Kaye Bonner Cummings

Music connects people with the deepest part of their being, both for the young and the old, bringing joy, and many other benefits. In this edition of The Moral Is, Kaye Bonner Cummings of the Bonner Family Foundation of Fresno champions music for every age and generation.

The famous cellist, Pablo Casals, once wrote: “Music is the divine way to tell beautiful, poetic things to the heart.” And nowhere is the power of music more important than in our schools.
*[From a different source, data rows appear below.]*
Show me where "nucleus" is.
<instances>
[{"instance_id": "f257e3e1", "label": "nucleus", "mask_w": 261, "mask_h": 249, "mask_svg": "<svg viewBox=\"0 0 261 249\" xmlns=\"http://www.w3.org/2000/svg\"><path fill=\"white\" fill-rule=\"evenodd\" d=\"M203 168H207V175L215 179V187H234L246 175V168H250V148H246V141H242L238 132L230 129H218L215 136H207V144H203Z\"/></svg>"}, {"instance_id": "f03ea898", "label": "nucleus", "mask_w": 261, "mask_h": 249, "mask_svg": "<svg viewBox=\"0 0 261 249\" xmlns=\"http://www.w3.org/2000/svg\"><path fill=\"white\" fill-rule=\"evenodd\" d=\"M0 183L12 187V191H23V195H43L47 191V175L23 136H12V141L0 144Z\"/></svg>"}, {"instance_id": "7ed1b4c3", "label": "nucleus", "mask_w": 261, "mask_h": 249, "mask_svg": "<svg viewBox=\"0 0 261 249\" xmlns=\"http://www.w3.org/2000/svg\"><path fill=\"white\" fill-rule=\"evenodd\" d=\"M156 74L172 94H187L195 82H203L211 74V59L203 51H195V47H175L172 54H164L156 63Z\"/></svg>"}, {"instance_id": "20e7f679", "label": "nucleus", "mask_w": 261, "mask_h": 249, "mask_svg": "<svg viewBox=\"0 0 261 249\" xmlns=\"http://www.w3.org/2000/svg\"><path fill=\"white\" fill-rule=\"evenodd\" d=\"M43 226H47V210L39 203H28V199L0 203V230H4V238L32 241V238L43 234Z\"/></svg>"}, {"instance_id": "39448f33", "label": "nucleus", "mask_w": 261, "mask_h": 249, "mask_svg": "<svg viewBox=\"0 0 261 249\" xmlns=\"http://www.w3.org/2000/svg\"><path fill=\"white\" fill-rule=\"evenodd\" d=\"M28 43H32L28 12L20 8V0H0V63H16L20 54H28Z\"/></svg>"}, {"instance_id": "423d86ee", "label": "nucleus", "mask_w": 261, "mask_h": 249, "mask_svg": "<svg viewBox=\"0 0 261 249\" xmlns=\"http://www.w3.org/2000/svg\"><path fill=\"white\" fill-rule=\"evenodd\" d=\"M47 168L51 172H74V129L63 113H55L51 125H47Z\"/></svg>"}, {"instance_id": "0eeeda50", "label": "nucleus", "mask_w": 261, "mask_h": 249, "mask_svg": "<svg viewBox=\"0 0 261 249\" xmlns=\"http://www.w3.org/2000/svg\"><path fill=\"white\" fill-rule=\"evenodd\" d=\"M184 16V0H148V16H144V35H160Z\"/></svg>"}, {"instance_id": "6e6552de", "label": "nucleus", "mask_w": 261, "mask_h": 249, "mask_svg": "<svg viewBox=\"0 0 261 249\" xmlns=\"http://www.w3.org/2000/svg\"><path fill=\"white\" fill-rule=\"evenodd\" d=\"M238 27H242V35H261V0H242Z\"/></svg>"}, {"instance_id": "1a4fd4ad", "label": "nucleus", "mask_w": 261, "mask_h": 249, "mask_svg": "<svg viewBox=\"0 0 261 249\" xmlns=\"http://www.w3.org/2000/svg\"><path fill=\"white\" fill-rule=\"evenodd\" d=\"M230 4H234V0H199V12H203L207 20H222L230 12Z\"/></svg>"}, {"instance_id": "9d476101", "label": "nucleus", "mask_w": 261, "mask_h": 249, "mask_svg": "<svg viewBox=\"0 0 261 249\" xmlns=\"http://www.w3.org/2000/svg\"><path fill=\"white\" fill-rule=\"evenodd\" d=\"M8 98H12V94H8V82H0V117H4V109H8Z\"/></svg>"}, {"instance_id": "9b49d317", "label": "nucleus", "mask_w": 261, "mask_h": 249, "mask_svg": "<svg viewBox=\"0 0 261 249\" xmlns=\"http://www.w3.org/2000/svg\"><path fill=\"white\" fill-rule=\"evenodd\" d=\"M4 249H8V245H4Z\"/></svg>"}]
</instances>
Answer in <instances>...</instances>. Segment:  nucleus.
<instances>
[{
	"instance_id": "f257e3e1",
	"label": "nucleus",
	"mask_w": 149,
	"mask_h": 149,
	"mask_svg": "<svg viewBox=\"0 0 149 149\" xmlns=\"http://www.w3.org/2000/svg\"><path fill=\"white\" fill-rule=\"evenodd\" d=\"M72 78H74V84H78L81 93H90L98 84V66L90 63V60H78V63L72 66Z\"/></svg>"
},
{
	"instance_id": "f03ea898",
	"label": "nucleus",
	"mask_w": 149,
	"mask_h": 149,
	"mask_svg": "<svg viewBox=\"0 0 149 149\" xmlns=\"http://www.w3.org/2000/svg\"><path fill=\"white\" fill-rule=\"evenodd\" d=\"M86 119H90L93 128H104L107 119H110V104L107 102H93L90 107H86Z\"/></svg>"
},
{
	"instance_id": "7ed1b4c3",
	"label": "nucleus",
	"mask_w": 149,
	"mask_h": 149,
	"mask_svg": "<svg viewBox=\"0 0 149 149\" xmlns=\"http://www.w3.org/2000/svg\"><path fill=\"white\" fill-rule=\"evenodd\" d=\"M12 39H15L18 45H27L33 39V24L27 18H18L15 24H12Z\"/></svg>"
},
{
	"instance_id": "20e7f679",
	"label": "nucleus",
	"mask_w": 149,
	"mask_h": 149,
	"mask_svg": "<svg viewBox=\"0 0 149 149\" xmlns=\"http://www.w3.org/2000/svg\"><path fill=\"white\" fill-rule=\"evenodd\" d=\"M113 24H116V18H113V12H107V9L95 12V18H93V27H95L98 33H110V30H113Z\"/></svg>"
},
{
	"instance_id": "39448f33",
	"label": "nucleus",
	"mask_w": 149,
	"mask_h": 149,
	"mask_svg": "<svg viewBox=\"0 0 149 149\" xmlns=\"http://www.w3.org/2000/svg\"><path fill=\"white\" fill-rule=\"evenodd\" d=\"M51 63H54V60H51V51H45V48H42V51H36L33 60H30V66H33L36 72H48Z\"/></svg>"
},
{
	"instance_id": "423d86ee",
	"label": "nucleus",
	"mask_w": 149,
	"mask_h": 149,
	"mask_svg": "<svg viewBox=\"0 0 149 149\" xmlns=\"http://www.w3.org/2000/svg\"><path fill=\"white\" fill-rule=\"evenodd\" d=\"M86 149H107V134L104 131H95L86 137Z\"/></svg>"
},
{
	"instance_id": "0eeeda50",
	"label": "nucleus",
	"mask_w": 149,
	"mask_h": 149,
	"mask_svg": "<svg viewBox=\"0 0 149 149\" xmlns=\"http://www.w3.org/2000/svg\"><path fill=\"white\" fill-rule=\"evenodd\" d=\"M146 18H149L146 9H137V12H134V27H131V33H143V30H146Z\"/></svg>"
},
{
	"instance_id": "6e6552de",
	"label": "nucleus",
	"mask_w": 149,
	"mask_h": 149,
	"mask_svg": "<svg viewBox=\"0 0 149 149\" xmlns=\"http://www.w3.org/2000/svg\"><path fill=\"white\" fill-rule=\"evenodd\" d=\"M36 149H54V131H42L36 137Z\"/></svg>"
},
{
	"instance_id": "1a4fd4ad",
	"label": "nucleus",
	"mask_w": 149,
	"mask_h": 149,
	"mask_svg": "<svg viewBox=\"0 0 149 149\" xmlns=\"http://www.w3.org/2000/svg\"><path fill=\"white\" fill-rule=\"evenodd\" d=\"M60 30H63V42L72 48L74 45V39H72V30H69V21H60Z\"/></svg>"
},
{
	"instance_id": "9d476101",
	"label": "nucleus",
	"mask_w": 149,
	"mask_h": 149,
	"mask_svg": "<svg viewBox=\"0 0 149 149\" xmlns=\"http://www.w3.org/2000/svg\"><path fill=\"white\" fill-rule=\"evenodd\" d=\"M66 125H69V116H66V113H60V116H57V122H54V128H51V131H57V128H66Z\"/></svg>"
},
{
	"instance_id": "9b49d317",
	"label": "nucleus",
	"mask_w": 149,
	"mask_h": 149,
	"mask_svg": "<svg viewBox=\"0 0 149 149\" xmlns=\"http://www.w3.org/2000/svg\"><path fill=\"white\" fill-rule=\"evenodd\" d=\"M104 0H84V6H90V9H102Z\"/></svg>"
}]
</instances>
A recent Wall Street Journal essay cited research that showed the power of music training to boost IQ, focus, and persistence among schoolchildren.  Even compared with other art forms, music training for young children produced markedly better classroom results in processing sound, reading, and focus.

At the high school level, the impact of music training trumps all other art forms in producing high academic results and satisfaction.  A few years ago, I asked members of a high school choir to put in writing why music and choir were important to them.  These were some of their answers:  “Music to me is life”…. “My reason for living”….  “A reason to go to school”…. “The reason many people stay in school…it has given me the opportunity to work with others to produce something beautiful and I feel extremely sorry for anyone who has not experienced something like that”…. “I’ve made some of my best friends in choir…we care for each other and have one common bond – music”…. “If there were no music in schools, life would have no meaning…I’d die of boredom…music and choir excite me, give me energy, makes me happy when I’m sad… I would be completely lost without it”…. “My life would be horrible …it helps me think”…. “I breathe, live and love music…without it in the schools, this world would be gray”…. With music everything comes to life.”  Two students, both on suicide watch, spoke of the choir as having saved their lives.  Several spoke of better attendance and improved grades; it taught them teamwork, being responsible and confident---all important life skills; and one, in considering others, wrote: “It brings joy into other people’s lives...”.

Still, music and other art programs continue to “take a back seat” or be downright expendable.  Why?  Why not listen to the students!  It’s their education!

And, the other end of one’s life is also proof of the power of music.  The recent award-winning documentary, Alive Inside – A Story of Music & Memory, tells of dementia and Alzheimer patients in nursing homes exhibiting how music brings them out of their isolation.  Dan Cohen, founder of “Music & Memory,” maintains that, “music connects people with who they have been and who they are in their life.”  He brings iPods into nursing homes and puts on the patients’ favorite music for individual listening.  The response has been overwhelming!  The patients quite literally come alive, sing along, cry with joy, and in many cases, return to being themselves by bringing back old memories.  One doctor cited the healthcare system as a model too focused on administering drugs when what’s needed is to touch the heart and soul of people…. “No pill does what music does,” he maintains. 

In conclusion, at every age, music is powerful!

The views expressed on The Moral Is are those of the author and do not necessarily represent the views of Valley Public Radio.